Changed in gexiv2 (Ubuntu):
status: New → Confirmed
Revision history for this message
David Fischer (david-fischer-ch) wrote :

Working with Python 2.7, not Python 3.3:

    python3 -c "from gi.repository.GExiv2 import Metadata; Metadata(path='my_image.png')"

In Python 3.3:

    Traceback (most recent call last):
      File "<stdin>", line 1, in <module>
    TypeError: gobject `GExiv2Metadata' doesn't support property `path'

A workaround:

    python3 -c "from gi.repository.GExiv2 import Metadata; m = Metadata(); m.open_path('my_image.png')"

Revision history for this message
Simon Feltman (s-feltman) wrote :

A few debugging tips:
You can verify introspection overrides are brought in by looking at the private "_overrides_module" attribute of a library:

(this is on Fedora so Ubuntu will give a different location)
python3 -c "from gi.repository import Gtk; print(Gtk._overrides_module)"
<module 'gi.overrides.Gtk' from '/usr/lib64/python3.3/site-packages/gi/overrides/Gtk.py'>

If you do the same thing with GExiv2, you should get a similar result in terms of output. It may also be a good idea to look at the result of Gtk.py to ensure the directory GExiv2.py found with "locate" is in the same place:
python3 -c "from gi.repository import GExiv2; print(GExiv2._overrides_module)"
<module 'gi.overrides.GExiv2' from '/usr/lib64/python3.3/site-packages/gi/overrides/GExiv2.py'>

Also note Python2 and 3 will require separate installs of the overrides to their respective site-packages/dist-packages directory.

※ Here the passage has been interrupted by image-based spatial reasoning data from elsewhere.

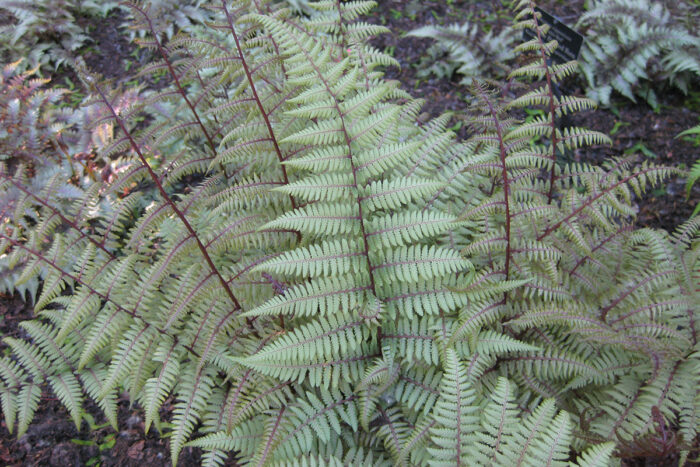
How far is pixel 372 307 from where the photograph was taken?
7.94ft

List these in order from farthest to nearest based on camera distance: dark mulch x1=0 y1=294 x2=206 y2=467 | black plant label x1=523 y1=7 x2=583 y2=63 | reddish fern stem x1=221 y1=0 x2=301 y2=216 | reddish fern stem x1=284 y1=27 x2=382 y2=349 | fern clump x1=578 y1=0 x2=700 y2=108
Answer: fern clump x1=578 y1=0 x2=700 y2=108 → black plant label x1=523 y1=7 x2=583 y2=63 → dark mulch x1=0 y1=294 x2=206 y2=467 → reddish fern stem x1=221 y1=0 x2=301 y2=216 → reddish fern stem x1=284 y1=27 x2=382 y2=349

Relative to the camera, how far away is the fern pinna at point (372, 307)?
2.37 m

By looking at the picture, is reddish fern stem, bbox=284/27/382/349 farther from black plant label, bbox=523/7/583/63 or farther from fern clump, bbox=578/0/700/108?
fern clump, bbox=578/0/700/108

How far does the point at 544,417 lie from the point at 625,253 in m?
1.51

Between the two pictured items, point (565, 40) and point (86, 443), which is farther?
point (565, 40)

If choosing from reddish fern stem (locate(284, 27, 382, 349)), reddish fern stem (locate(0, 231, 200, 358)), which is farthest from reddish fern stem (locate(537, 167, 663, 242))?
reddish fern stem (locate(0, 231, 200, 358))

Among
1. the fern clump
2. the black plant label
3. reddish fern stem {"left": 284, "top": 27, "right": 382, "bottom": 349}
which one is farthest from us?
the fern clump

Revision history for this message
Alexey Bazhin (baz-irc) wrote :

Problem is because overriden GExiv2.py tries to import _glib which doesn't exists and not even needed.

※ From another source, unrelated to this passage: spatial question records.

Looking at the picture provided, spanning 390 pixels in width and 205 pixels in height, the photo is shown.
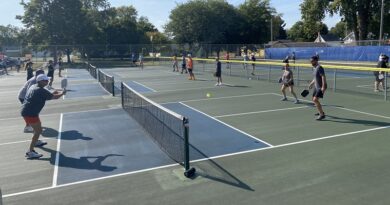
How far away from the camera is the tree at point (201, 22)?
70312 millimetres

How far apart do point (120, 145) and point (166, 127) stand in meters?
1.53

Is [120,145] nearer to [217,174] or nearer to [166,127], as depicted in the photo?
[166,127]

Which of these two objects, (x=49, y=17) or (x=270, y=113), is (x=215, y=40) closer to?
(x=49, y=17)

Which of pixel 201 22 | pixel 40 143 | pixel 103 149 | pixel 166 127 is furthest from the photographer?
pixel 201 22

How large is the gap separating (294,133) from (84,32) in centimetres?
5660

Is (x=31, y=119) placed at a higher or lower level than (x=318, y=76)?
lower

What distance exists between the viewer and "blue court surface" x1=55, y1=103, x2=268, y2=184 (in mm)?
8148

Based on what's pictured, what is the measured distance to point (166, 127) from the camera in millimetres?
10805

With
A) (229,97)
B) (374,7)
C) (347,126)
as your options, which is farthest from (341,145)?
(374,7)

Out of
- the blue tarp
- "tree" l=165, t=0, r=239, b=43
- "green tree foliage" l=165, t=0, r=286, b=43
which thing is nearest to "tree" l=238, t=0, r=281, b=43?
"green tree foliage" l=165, t=0, r=286, b=43

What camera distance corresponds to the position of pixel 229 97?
18000 mm

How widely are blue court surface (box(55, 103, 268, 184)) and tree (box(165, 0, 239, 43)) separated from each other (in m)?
58.6

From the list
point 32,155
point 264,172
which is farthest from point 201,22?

Quick hack is to remove string "from gi import _glib" from /usr/lib/python2.7/dist-packages/gi/overrides/GExiv2.py

Revision history for this message
James (jet57) wrote :

This bug is still present in the final release of 14.04. I can confirm that Alexey's quick hack workaround appears to be successful.

Revision history for this message
Jim Nelson (yorba-jim) wrote :

As it turns out, this problem (at least, one with the same sympthoms) was discovered en masse with gexiv2 on Trusty. I've just applied a patch that fixes the problem.

I'm marking this as a duplicate of that ticket on the assumption that the problems are one and the same. gexiv2 0.10.1 will have the patch that fixes this problem. If people still have this error using 0.10.1, please comment here and we can re-open.

Revision history for this message
Robert Bruce Park (robru) wrote :

Bah! I wish I'd seen this bug when it was reported. Totally dropped the ball on this one guys, sorry.